After years of my mum telling me I haven’t got the time; months of working out the childcare arrangements for a full working week; and an agreement from work to pay the costs (subject to terms and conditions): this week I trained to be a mediator.

Anonymous

After all this deliberation, I still managed to book the course in the week of Deceptively Angelic Looking Child 2’s first ever pre-school sports day. Having cried a little bit (me, not DALC2), and considered cancelling the course (and nearly phoning the preschool to ask them to change the date of the sports day) I decided to just go ahead with the course and feel guilty for the rest of my life.

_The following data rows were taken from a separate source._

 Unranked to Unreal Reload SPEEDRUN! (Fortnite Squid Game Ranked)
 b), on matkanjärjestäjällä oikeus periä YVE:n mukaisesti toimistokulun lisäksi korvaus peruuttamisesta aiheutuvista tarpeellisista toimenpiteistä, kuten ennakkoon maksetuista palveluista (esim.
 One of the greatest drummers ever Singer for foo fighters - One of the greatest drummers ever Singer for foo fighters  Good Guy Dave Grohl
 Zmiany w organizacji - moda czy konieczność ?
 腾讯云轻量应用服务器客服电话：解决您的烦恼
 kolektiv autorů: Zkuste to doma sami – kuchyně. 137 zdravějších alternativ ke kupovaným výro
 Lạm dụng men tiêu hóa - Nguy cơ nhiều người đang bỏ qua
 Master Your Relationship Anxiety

Inevitably, as an ice-breaker we are asked to introduce ourselves and state why we want to be mediators. My reason seems sentimental. I don’t necessarily want to spend the rest of my life arguing; instead I would like to spend some of my time resolving problems. When DALC1 first asked me what a solicitor is, I loftily replied: ‘I help people with their problems’. Which I would argue is true, but I can imagine what she will tell her friends at school. When she learns about the parable of the two loaves and five fishes (or is it five loaves and two fishes?) she will put her hand up in assembly and say ’Yes! My mum helps people with problems like this!’

The day will come when she realises that I help one group of people with their problems, but not for free, and there is another group of people - consisting of each of my client’s opponents- whose problems I kind of make a whole lot worse.

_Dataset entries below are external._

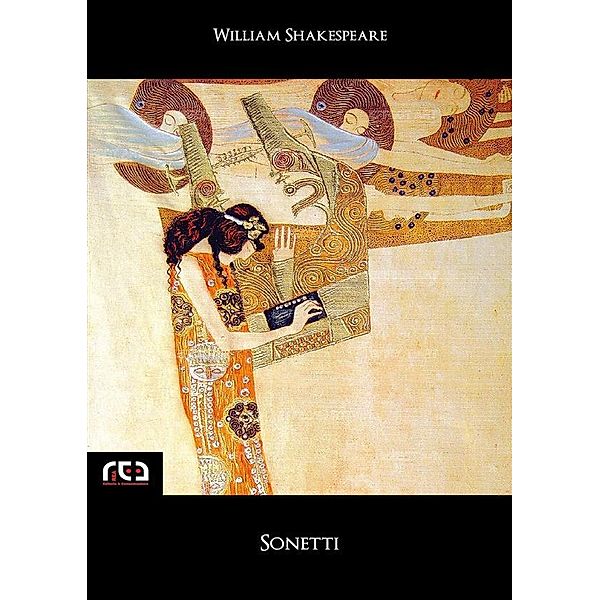 Sonetti (testo inglese a fronte) / Classici Bd.99, William Shakespeare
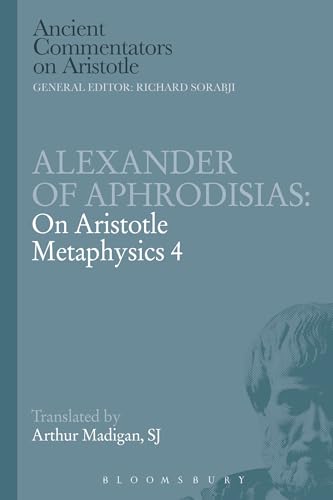 Alexander of Aphrodisias: On Aristotle Metaphysics 4 (Ancient Commentators on Aristotle, Band 4)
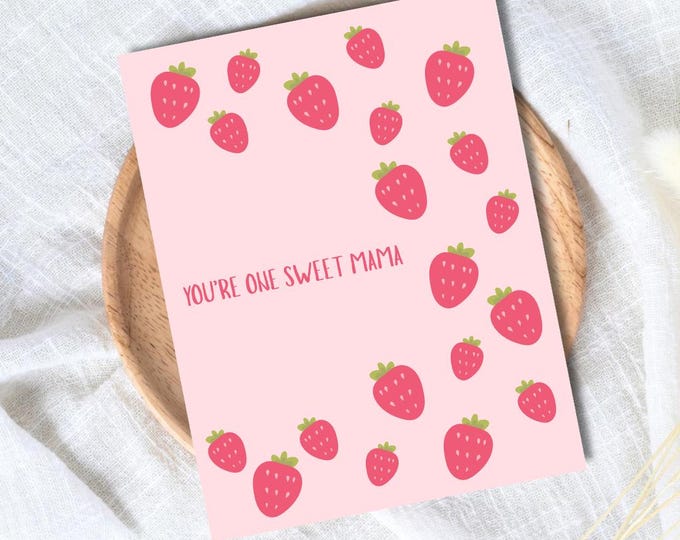 One Sweet Mama Strawberry Mothers Day Card, Flowers Mothers Day Card From Daughter, Sweet Sentimental Gift For Mom, Birthday Card For Mum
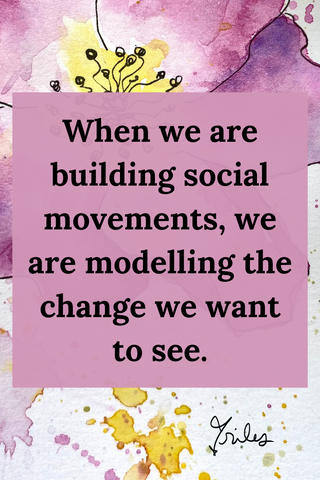 When we are building movements, we are modeling the change we want to see. 
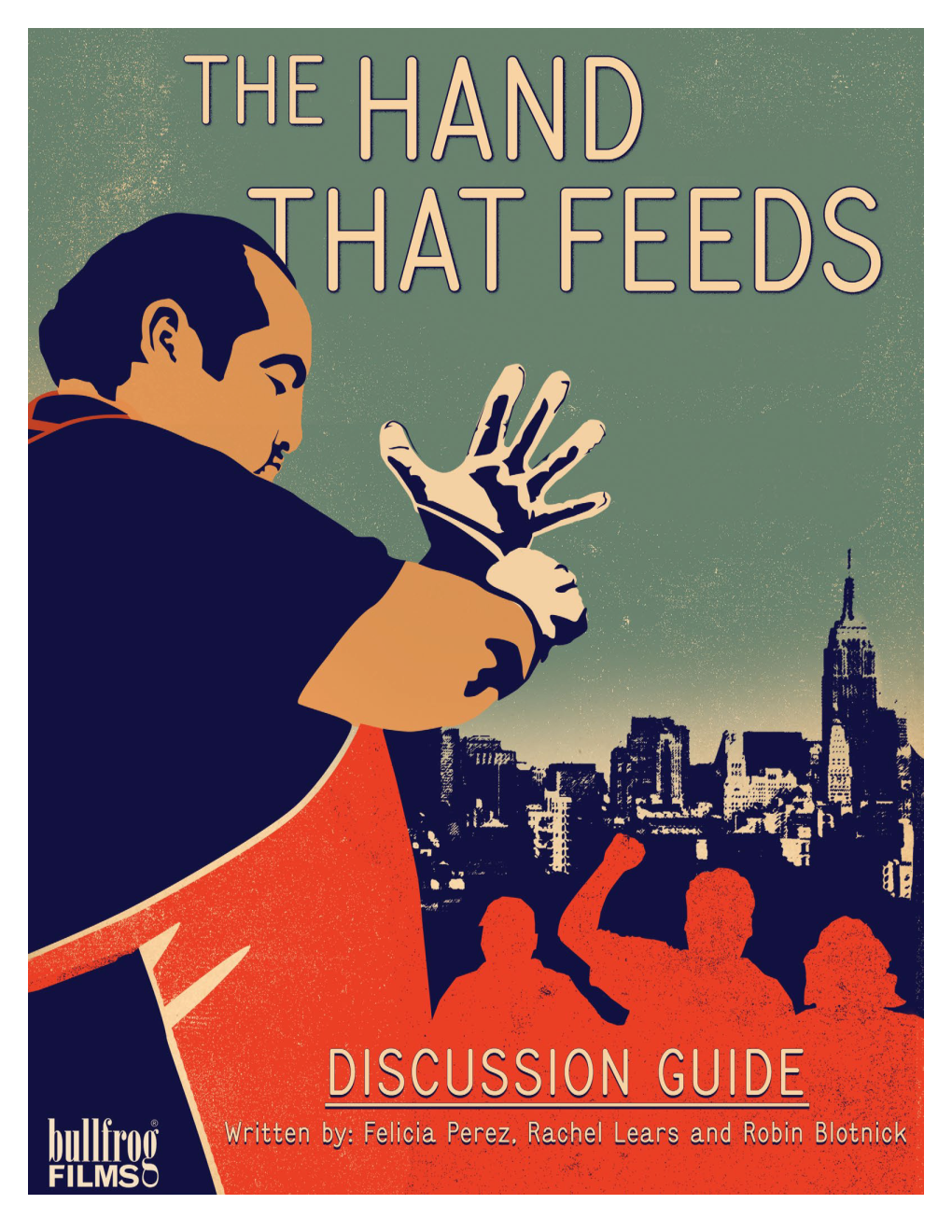 The Hand That Feeds — Discussion Guide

Also, when I am not dealing with disputes, the other problems I solve are inheritance tax-related. Perhaps by the time she is the liberal, caring, idealistic teenager I was, I might be able to tell her that Mum really and genuinely helps people with their problems. I also think I will be good at it. Having made an effort to take on all contentious work that comes my way, but coming from a non-contentious background, my approach is generally pretty conciliatory. Plus, I have spent six years arguing and negotiating with DALC1, which has given me the skills and experiences to handle the toughest, most entrenched parties in a dispute.

I know Theresa May has been having a tough time of it of late (please do not read that as sympathy) but once I got DALC1 really excited about going swimming and then realised the pool was shut for refurbishment. Brexit would be a breeze in comparison to negotiating my way out of THAT situation.

The course is fascinating. Since, well, probably since I started my GCSE subjects and gave up courses like drama in favour of Very Academic Subjects all my formal education has been technical - from physics to contract law to civil litigation to inheritance tax. This course is all about listening, and showing that you are listening, and building rapport, and how if someone looks up to the right when they are talk they are lying. On the Friday I have my videoed assessment, as well as playing a part in videoed assessments of each of the other course delegates. I’m pretty sure I’ve done well, but I am shattered when I get home.

In the morning my husband gets up with the kids but by 7am ten little spiky fingers are prizing my eyes open and crying. My husband storms in after her with a face like thunder. ‘All I said was “I’ve cut your toast in triangles, is that OK?” and she has been screaming ever since!’ It’s not just David Cameron who hasn’t learned that you don’t ask a question to which you don’t know the answer. Let the mediation begin.